- **EXERCISE DIRECTIONS**: Reproduce each of the entries below word for word, leaving out the pictures.
::: EXTRACTED RECORDS :::
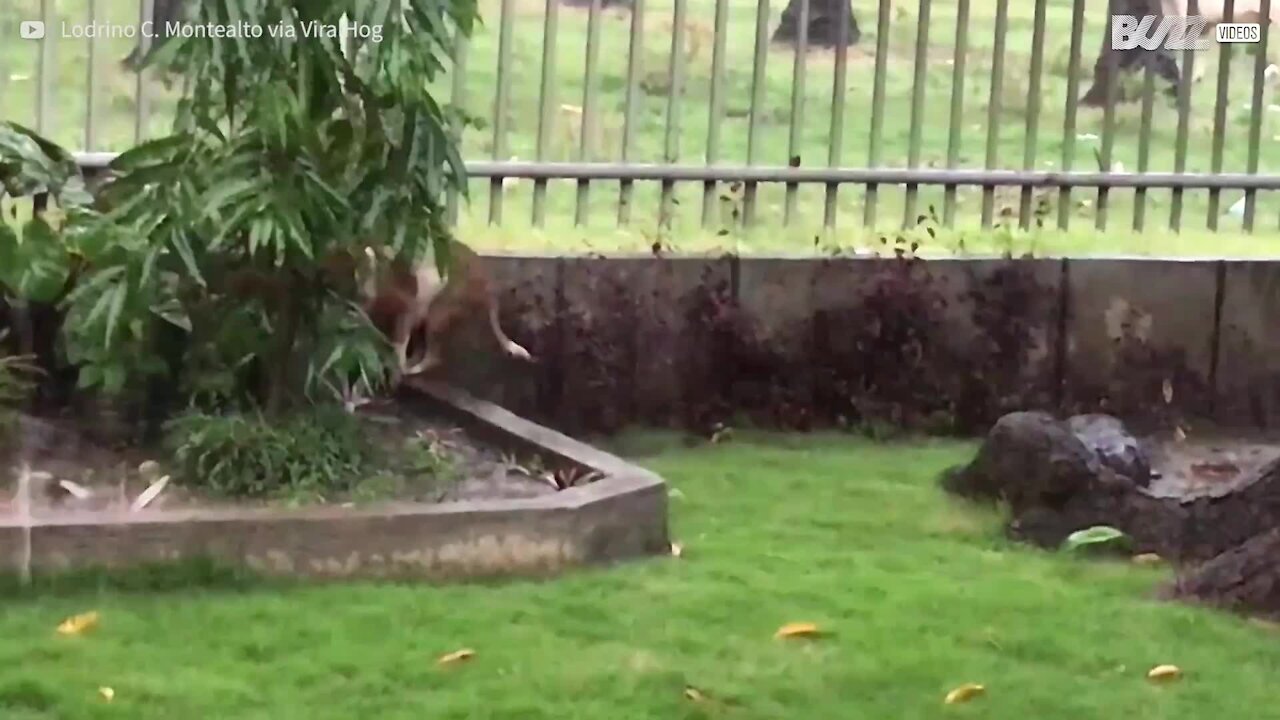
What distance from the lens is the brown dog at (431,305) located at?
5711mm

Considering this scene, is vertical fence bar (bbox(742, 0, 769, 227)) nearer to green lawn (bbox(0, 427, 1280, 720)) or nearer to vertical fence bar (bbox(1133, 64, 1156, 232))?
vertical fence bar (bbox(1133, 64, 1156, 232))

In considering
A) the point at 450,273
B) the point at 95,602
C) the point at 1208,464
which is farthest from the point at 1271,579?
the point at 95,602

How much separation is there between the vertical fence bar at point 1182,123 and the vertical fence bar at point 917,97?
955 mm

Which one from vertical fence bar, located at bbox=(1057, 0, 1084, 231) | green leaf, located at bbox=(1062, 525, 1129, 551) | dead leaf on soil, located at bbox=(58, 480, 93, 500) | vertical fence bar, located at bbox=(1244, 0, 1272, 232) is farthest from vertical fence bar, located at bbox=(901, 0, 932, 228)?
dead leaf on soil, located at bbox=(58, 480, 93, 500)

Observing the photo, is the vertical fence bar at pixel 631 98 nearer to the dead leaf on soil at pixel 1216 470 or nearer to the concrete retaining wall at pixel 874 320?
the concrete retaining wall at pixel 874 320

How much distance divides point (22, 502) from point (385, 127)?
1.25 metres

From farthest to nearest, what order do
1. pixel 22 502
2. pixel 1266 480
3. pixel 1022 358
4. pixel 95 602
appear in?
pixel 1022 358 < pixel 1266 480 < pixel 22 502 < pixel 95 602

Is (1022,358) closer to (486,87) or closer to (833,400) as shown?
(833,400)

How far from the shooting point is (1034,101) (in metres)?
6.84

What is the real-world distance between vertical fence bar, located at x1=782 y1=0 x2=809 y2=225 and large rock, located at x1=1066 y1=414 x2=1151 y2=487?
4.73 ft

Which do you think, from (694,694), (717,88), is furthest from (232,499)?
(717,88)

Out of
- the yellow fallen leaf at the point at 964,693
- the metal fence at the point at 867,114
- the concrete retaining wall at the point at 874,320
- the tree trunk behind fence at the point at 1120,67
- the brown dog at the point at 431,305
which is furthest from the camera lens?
:::
- **TASK OUTPUT**:
What distance from the lens is the brown dog at (431,305) located at?
5711mm

Considering this scene, is vertical fence bar (bbox(742, 0, 769, 227)) nearer to green lawn (bbox(0, 427, 1280, 720)) or nearer to vertical fence bar (bbox(1133, 64, 1156, 232))?
vertical fence bar (bbox(1133, 64, 1156, 232))

In considering
A) the point at 450,273
B) the point at 95,602
C) the point at 1208,464
which is farthest from the point at 1271,579?
the point at 95,602

How much separation is there between the vertical fence bar at point 1182,123 and the vertical fence bar at point 917,97?
955 mm

Which one from vertical fence bar, located at bbox=(1057, 0, 1084, 231) | green leaf, located at bbox=(1062, 525, 1129, 551) | dead leaf on soil, located at bbox=(58, 480, 93, 500) | vertical fence bar, located at bbox=(1244, 0, 1272, 232) is farthest from vertical fence bar, located at bbox=(901, 0, 932, 228)?
dead leaf on soil, located at bbox=(58, 480, 93, 500)

Observing the photo, is the vertical fence bar at pixel 631 98 nearer to the dead leaf on soil at pixel 1216 470 or nearer to the concrete retaining wall at pixel 874 320?
the concrete retaining wall at pixel 874 320

How much distance divides point (22, 502) from point (385, 127)?
1.25 metres

From farthest to nearest, what order do
1. pixel 22 502
2. pixel 1266 480
3. pixel 1022 358
4. pixel 95 602
appear in?
pixel 1022 358 < pixel 1266 480 < pixel 22 502 < pixel 95 602

Is (1022,358) closer to (486,87) or closer to (833,400) as shown?
(833,400)

How far from the shooting point is (1034,101) (in metres)?
6.84

What is the real-world distance between vertical fence bar, located at x1=782 y1=0 x2=809 y2=225 and large rock, located at x1=1066 y1=414 x2=1151 y2=487?
4.73 ft

Which do you think, from (694,694), (717,88), is furthest from (232,499)?
(717,88)

Out of
- the yellow fallen leaf at the point at 964,693
- the metal fence at the point at 867,114
- the concrete retaining wall at the point at 874,320
- the tree trunk behind fence at the point at 1120,67
- the brown dog at the point at 431,305
which is furthest from the camera lens?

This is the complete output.